>> Start Passage given
12

I am looking at this setup:

  • Windows Server 2012
  • 1 TB NTFS drive, 4 KB clusters, ~90% full
  • ~10M files stored in 10,000 folders = ~1,000 files/folder
  • Files mostly quite small < 50 KB
  • Virtual drive hosted on disk array

When an application accesses files stored in random folders it takes 60-100 ms to read each file. With a test tool it seems that the delay occurs when opening the file. Reading the data then only takes a fraction of the time.

In summary this means that reading 50 files can easily take 3-4 seconds which is much more than expected. Writing is done in batch so performance is not an issue here.

I already followed advice on SO and SF to arrive at these numbers.

What to do about the read times?

  • Consider 60-100 ms per file to be ok (it isn't, is it?)
  • Any ideas how the setup can be improved?
  • Are there low-level monitoring tools that can tell what exactly the time is spent on?

UPDATE

  1. As mentioned in the comments the system runs Symantec Endpoint Protection. However, disabling it does not change the read times.

  2. PerfMon measures 10-20 ms per read. This would mean that any file read takes ~6 I/O read operations, right? Would this be MFT lookup and ACL checks?

  3. The MFT has a size of ~8.5 GB which is more than main memory.

Paul B.
  • 293
  • 1
  • 2
  • 9
  • To rule something out, would you mind sharing a screenshot of [RAMMap](https://technet.microsoft.com/en-us/sysinternals/rammap.aspx)? – Tomas Dabasinskas Apr 07 '16 at 10:48
  • Do you mean the File Summary table? Now that you mention it I see a SYMEFA.DB file with 900 MB in memory which reminds me that Symantec Endpoint Protection is installed on the system. Maybe that's the culprit? I'll try to find out more. – Paul B. Apr 07 '16 at 11:41
  • Actually, I was more interested in Metafile usage – Tomas Dabasinskas Apr 07 '16 at 11:43
  • Ok, got it. Metafile shows 250 MB total, 40 active, 210 standby. Seems normal or not? – Paul B. Apr 07 '16 at 11:48
  • Yes, it seems so – Tomas Dabasinskas Apr 07 '16 at 11:50
  • A question: if the same file is opened two times in a row, the second time it is faster? If so, how much faster? – shodanshok Apr 11 '16 at 18:30
  • The second read is around 500x faster than the first. Looks like the data comes directly from a cache. – Paul B. Apr 11 '16 at 19:02
  • @TomasDabasinskas - getting back to Metafile usage, if the amount kept in memory is much smaller than the actual MFT can I assume that multiple MFT reads are require before accessing a file? This might explain the issue. Do you happen to know if adding RAM will make Windows cache the MFT? Currently 1 GB is unused. But maybe Windows determines that it cannot fit the entire MFT and therefore doesn't cache anything? – Paul B. Apr 12 '16 at 04:54
  • Reads will take time if there are a lot of files in a folder. The number of files greatly matters over the size of each file. If its possible, you can further break them down to more sub-folders with fewer files. That should increase read speeds. – jarvis Apr 21 '16 at 04:54
  • Since you have mainly small files, 4KB cluster will waste a lot of space, on average 2KB/50KB = 4%. Moreover you're 90% full which mean Windows already have to write into reserved space for the MFT (default 12.5%) which is not a good sign. Reducing cluster size will give you a few percent free space back for the MFT – phuclv Aug 04 '18 at 15:50

1 Answers1

5

The server did not have enough memory. Instead of caching NTFS metafile data in memory every file access required multiple disk reads. As usual, the issue is obvious once you see it. Let me share what clouded my perspective:

  • The server showed 2 GB memory available both in Task Manager and RamMap. So either Windows decided that the available memory was not enough to hold a meaningful part of the metafile data. Or some internal restriction does not allow to use the last bit of memory for metafile data.
>> End Passage given
>> Start Stored data
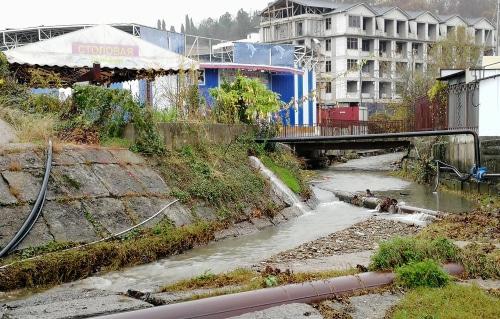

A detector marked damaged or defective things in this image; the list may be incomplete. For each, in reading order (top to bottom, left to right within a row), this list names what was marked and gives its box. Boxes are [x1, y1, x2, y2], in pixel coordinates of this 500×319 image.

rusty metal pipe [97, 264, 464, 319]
>> End Stored data
Written task: Print the stretch of the NTFS file-read thread above from "In summary this" through "an issue here.", word for word.

Full solution:
In summary this means that reading 50 files can easily take 3-4 seconds which is much more than expected. Writing is done in batch so performance is not an issue here.